Danke und Gruß  :roll:


----------



## L-ectron-X (16. Jul 2004)

Muss das Programm direkt als Applet innerhalb der Webseite ausgeführt werden, oder kann es sich auch in einem JFrame öffnen, der vom Applet aufgerufen wurde?


----------



## Picknicker (19. Jul 2004)

Der Code soll über den Browser aufgerufen und dargestellt werden!
Kein lästiges aufrufen über die Konsole o.ä.!!   

Was meintest Du mit: "oder kann es sich auch in einem JFrame öffnen, der vom Applet aufgerufen wurde?"

Danke


----------



## L-ectron-X (19. Jul 2004)

Wenn Du den JFrame nicht von der Console aus aufrufen möchtest, kannst Du auch eine ausführbare jar-Datei erzeugen, die einfach per Doppelklick geöffnet werden kann. Wobei das aber in diesem Fall vielleicht nicht funktionieren wird (_java -cp jgraph.jar;. HelloWorld_). Für diesen Aufruf kannst Du aber eine Batch-Datei schreiben, die auch per Doppelklick den JFrame öffnen kann.
Oder Du schreibst ein Applet, welches nur eine Aufgabe hat: Diesen JFrame zu öffnen.
Ansonsten muss das gesamte Programm umgestellt werden.


----------



## Picknicker (19. Jul 2004)

Läuft dann der Frame im Applet oder öffnet das Applet nur den Frame?
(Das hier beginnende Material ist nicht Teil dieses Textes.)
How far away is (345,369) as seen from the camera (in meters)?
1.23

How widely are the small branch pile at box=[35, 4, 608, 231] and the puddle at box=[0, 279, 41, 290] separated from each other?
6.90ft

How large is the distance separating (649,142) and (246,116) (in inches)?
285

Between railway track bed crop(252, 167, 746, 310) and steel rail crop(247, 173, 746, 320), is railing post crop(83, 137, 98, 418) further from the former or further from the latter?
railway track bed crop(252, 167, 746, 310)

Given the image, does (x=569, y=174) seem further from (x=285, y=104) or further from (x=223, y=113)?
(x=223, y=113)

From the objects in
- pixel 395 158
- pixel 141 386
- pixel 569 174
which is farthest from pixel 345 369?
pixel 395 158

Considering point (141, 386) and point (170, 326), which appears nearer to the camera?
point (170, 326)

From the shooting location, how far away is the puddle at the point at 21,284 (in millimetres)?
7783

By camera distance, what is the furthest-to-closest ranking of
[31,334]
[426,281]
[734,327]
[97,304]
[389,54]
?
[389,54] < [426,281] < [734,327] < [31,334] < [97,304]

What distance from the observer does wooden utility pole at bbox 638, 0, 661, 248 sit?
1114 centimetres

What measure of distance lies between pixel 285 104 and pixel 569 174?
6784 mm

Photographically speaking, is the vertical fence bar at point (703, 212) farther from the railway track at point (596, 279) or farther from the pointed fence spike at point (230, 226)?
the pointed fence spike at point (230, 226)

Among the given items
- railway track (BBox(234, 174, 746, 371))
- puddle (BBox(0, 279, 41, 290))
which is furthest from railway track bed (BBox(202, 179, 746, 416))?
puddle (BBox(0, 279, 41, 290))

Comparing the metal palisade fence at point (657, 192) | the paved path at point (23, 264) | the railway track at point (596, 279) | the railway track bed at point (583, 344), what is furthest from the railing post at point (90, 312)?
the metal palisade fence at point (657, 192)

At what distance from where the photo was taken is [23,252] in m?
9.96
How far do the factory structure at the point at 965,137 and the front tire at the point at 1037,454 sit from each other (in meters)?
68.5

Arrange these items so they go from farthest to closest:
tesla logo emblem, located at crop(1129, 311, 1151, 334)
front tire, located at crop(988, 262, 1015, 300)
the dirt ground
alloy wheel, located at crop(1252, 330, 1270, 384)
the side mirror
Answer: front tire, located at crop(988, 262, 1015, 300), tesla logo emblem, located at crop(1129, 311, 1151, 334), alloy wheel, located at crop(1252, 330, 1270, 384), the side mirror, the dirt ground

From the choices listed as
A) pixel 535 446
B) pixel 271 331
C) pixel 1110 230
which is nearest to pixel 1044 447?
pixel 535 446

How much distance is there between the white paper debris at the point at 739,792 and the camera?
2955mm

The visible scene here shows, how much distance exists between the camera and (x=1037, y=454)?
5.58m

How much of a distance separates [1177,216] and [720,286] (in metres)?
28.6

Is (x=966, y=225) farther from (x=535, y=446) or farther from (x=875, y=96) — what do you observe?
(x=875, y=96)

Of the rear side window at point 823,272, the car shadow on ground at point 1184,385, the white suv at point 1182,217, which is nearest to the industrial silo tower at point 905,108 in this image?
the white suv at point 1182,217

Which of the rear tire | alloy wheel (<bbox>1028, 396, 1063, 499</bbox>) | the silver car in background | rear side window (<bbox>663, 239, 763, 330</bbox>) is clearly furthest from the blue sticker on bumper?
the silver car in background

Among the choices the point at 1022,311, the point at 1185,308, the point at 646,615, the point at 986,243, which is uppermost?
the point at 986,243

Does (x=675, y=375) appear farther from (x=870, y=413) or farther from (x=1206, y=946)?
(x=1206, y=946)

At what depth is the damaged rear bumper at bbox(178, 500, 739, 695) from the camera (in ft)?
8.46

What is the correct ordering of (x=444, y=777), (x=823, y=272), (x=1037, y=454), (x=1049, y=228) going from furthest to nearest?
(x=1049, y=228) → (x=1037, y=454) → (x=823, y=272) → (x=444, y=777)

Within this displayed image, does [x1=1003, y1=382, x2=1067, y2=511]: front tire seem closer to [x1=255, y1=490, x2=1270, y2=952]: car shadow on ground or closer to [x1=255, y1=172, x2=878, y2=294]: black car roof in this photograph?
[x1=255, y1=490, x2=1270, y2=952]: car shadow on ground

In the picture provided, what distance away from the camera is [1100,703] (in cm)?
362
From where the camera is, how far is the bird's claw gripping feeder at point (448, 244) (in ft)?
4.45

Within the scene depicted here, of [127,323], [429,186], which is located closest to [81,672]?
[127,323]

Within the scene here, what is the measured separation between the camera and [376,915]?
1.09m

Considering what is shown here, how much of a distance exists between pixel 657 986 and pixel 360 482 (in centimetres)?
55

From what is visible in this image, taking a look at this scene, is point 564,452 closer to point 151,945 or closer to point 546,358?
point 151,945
Was müßte ich tun um den Code auf ein Applet umzustellen? 
Dann benutze ich ja die init() und evtl. auch die paint()-Methoden, oder!?


----------



## L-ectron-X (19. Jul 2004)

Picknicker hat gesagt.:
			
		

> Läuft dann der Frame im Applet oder öffnet das Applet nur den Frame?


Das Applet würde nur den Frame öffnen und anzeigen. Ich weiß aber nicht, ob es das ist was Du letztendlich willst.


			
				Picknicker hat gesagt.:
			
		

> Was müßte ich tun um den Code auf ein Applet umzustellen?
> Dann benutze ich ja die init() und evtl. auch die paint()-Methoden, oder!?


Genau. Es ist so wie Du sagst.


----------